Most couldn't afford to stay, but it's a psychological lift
By Ray Sánchez | Havana Bureau
April 1, 2008
HAVANA - In the lobby of the grand Hotel Nacional, a small celebration 
erupted early Monday among workers who learned the ban on Cubans staying 
at tourist hotels had been lifted.
"We're all very happy," said Sandra, a young woman working the front 
desk. "I stayed here before the restrictions went into place in the 
early 1990s. We're celebrating."
At the Mercure Coralia Cuatro Palmas hotel, a beach resort in Varadero, 
a worker said the change was welcomed.
"Cubans should have the same rights as everyone else," he said. The 
hotel workers asked not to be identified because they were not 
authorized to speak to the media.
The end to what government critics have called tourism apartheid in Cuba 
came quietly after midnight Monday. No official announcement was made, 
but hotel workers and clerks at car rental companies said they were 
informed that Cubans could now rent cars and stay or use facilities such 
as gyms in tourist hotels across the island. The only limitation was 
whether they had the hard currency to pay the bill and could afford the 
stays.
The lifting of the hotel ban is the third such change in two weeks by 
Raul Castro and his new government. It follows the elimination of bans 
on cell phones and purchases of certain consumer electronics, which go 
on sale today. Purchasing the previously prohibited goods and services 
will require hard currency in a country where the average monthly wage 
is about $20. Analysts and human rights observers said the change was 
more symbolic than economic.
"The change is significant," said William LeoGrande, a Cuba expert at 
American University in Washington, D.C. "Even if most Cubans can't 
afford to spend $200 to stay at the Hotel Nacional, they no longer have 
to feel like they're prohibited from doing it. It strikes a blow against 
the whole idea of tourism apartheid."
Now when relatives come from abroad, Cubans can stay with them in their 
hotels or dine with them in the dining rooms, something they were unable 
to do under the ban.
Elizardo Sanchez, a longtime dissident who heads the Cuban Commission on 
Human Rights and National Reconciliation, said the state was only 
looking to tap in to a new source of hard currency.

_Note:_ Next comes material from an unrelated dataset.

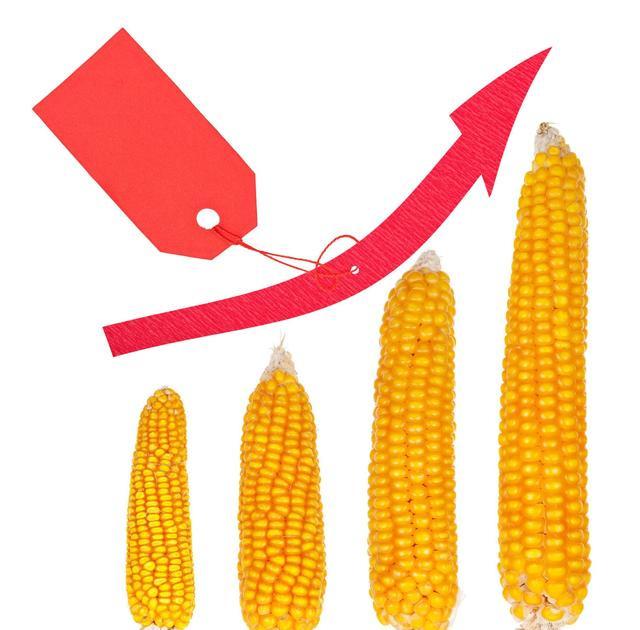 悲催!玉米价格涨了!但你没有玉米可卖...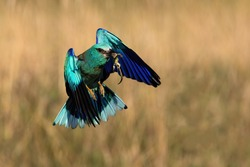 Blue european roller, coracias garrulus, flying with a catch in beak in spring.Vivid animal with wings landing in nature with copy space. Wild creature in the air outdoors.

"This is good news, but the government is merely following Article 42 of 
the constitution, which says that all Cubans have a right to stay at any 
hotel in any city in the country," he said. "That constitutional 
principle was violated for decades."
The restriction was introduced after the 1991 collapse of the Soviet 
Union forced Cuba to open to foreign tourists and investment.
Although tourism generates more than $2 billion a year in foreign 
exchange, the number of visitors has dropped in recent years. About 60 
percent of Cubans have access to hard currency from cash remittances 
sent by relatives living abroad or through work with foreigners.
"It seems a mockery of ordinary Cubans who earn an average salary of 
about 15 or 20 convertible pesos a month," Sanchez said. "How can these 
people stay at a hotel like the Ambos Mundos, which charges 170 
convertible pesos [$183] per night?"
In the lobby of the Hotel Florida in Old Havana, the young manager 
predicted Monday that lifting the ban would have little effect on his 
business.
"The change will have less effect on the pricier hotels in the historic 
district than in the cheaper hotels at the beaches," he said. "We're 
happy to receive Cubans but we don't have a lot of hope that many Cubans 
will stay here."
A double room at the Florida Hotel is $183 per night, about nine months' 
salary for most state workers.
On Monday, the Web site of Granma, the newspaper of Cuba's Communist 
Party, made no mention of the change, causing confusion at some hotels 
in the capital. Some front desk workers said they had received no 
official notice of the move.
Since officially succeeding his ailing brother, Fidel, on Feb. 24, the 
younger Castro has legalized products and services that Cubans had been 
forced to buy on the black market.
The changes may be setting the stage for a revaluation of the Cuban peso 
and possible elimination of the dual-currency system that has 
impoverished millions of Cubans, analysts said. State salaries are paid 
in the nearly worthless peso, while many desirable products and services 
are priced in convertible pesos, or CUCs, that can be exchanged for hard 
currency. The exchange rate for one CUC is 24 pesos.
Raul Castro hinted at such changes during his inaugural speech last month.
"He would be a foolish politician to promise change in issues that 
important and then not deliver," LeoGrande said.